▶ Given request:
Write out, unchanged, the part of the material that opens with the line containing "Is desert shrub, located" and closes with the line containing "which is farthest from [452,289]?".

▶ Data records:
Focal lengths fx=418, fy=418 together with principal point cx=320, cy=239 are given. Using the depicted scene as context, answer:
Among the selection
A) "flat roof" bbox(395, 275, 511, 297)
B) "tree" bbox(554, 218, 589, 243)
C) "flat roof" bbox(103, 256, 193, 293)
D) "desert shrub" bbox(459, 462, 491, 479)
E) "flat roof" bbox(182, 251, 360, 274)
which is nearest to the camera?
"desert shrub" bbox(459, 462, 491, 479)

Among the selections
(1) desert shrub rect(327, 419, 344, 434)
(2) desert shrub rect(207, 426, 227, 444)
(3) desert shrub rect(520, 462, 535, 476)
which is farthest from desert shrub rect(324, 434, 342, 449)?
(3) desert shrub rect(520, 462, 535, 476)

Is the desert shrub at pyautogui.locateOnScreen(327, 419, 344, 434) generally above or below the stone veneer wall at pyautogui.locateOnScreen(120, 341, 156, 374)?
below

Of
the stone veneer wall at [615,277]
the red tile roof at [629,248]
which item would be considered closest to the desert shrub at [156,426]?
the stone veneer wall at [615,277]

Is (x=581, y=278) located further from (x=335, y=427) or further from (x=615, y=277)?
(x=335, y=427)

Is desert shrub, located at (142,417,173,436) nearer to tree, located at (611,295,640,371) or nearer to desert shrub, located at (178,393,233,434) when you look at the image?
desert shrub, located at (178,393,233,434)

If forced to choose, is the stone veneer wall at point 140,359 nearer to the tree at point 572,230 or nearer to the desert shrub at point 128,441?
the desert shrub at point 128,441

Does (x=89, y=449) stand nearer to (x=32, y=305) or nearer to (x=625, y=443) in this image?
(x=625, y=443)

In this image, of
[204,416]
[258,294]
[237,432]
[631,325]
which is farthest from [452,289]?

---

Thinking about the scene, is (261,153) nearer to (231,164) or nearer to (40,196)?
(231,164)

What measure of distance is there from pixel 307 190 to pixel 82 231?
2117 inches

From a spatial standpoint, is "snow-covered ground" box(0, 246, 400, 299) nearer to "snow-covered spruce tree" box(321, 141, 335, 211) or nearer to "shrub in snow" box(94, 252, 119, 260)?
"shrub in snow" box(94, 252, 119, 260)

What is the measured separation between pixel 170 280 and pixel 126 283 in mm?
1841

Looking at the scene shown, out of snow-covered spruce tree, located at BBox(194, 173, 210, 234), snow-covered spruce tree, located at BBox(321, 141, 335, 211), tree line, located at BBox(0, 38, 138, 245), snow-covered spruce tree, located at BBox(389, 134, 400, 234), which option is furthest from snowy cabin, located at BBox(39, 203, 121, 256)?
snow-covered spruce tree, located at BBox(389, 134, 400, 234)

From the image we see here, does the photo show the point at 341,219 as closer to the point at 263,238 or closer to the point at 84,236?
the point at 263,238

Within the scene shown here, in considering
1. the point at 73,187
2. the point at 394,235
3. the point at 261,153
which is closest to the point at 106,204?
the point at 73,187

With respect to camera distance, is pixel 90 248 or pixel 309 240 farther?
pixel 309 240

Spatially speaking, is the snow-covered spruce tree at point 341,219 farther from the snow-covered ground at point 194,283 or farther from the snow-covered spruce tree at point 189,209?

▶ Response for this exercise:
Is desert shrub, located at (142,417,173,436) nearer to tree, located at (611,295,640,371) or nearer to desert shrub, located at (178,393,233,434) when you look at the image?
desert shrub, located at (178,393,233,434)

If forced to choose, is the stone veneer wall at point 140,359 nearer to the tree at point 572,230 or nearer to the desert shrub at point 128,441?
the desert shrub at point 128,441

Does (x=89, y=449) stand nearer to (x=32, y=305) or nearer to (x=625, y=443) in this image?
(x=625, y=443)

In this image, of
[204,416]
[258,294]
[237,432]
[631,325]
which is farthest from [452,289]?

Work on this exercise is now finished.